Description of the task:
In the FIX session thread below, why does the expected behavior after a TCP/IP disconnect depend on the implementation? Answer in one to three sentences.
** Selected extract follows **
In describing FIX session, the spec says one session has one logon and one logout, but could go across multiple physical connections. This leads me to think that when the TCP connection is lost, the resuming process should not be starting with a logon message, but I am not positive on that.
Thanks in advance!
FIX protocol does not define anything related to the transport protocol. There were some documents on the official web site that only suggest how it can be implemented on top of this or that protocol, but only suggests.
Therefore, the expected behavior in case of TCP/IP disconnect depends on implementation. For instance, it is possible to have a system that does not care about TCP/IP disconnects at all, which would make those details irrelevant. In that case, the expected behavior would have been to continue sending receiving messages after connection is re-established, and of course proceed to a “recovery” of lost messages, if any. In reality, though, I have never seen a system like that.
In practice, all systems treat TCP/IP disconnects as implicit lose of session and expect clients to send a logon upon re-connect.
When logging in, there are two options — a re-connecting session may send the next outgoing sequence number or it may ask server to reset the sequence (to 1). In first case, the server side may send a logon acknowledgement if sequence is greater or equal to what it expected, or close (or even reject) the session if the received sequence number is less than expected. Additionally, if the sequence was greater than expected, server will issue a re-transmission. Client session monitors the sequence of the server as well, and needs to request a re-transmission if it detects a gap (received sequence is greater than expected). In the second case, if the server supports sequence reset, both in and out sequences are reset to 1 and no messages are recovered.
In your case, if connection is lost after sending a message with sequence number 100, client would have to re-connect and send a logon with sequence 101, and proceed from there. Alternatively, connect and reset the sequence, in which case some messages might get lost.
Also, don’t forget to check specifics of the venue you connect to. There could be very weird details that are not specified by the FIX protocol at all, or even those going against the FIX protocol. For instance, ICE (indeed one of the most brain-dead exchanges in general) is one of the silliest exchanges in this regard — it doesn’t allow re-connecting within first 15 seconds, and then if clients cannot connect for 30 seconds, they should switch to a failover server. If failover happens, they fail to keep the sequence number in tact, and clients are left no choice but reset the sequence number.
Hope it makes things a bit clearer for you. Good Luck!
** End of Selected extract **
** Data block follows **
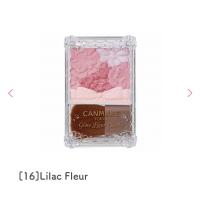 ราคา CANMAKE Glow Fleur Cheeks บลัชออนเนื้อฝุ่นโปร่งแสง และ Blend Type เนื้อแมท ประกายมุก (21974126124)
** End of Data block **
Answer section:
It depends on the implementation because the FIX protocol defines nothing related to the transport protocol. The documents on the official website only suggested how it could be implemented on top of one protocol or another.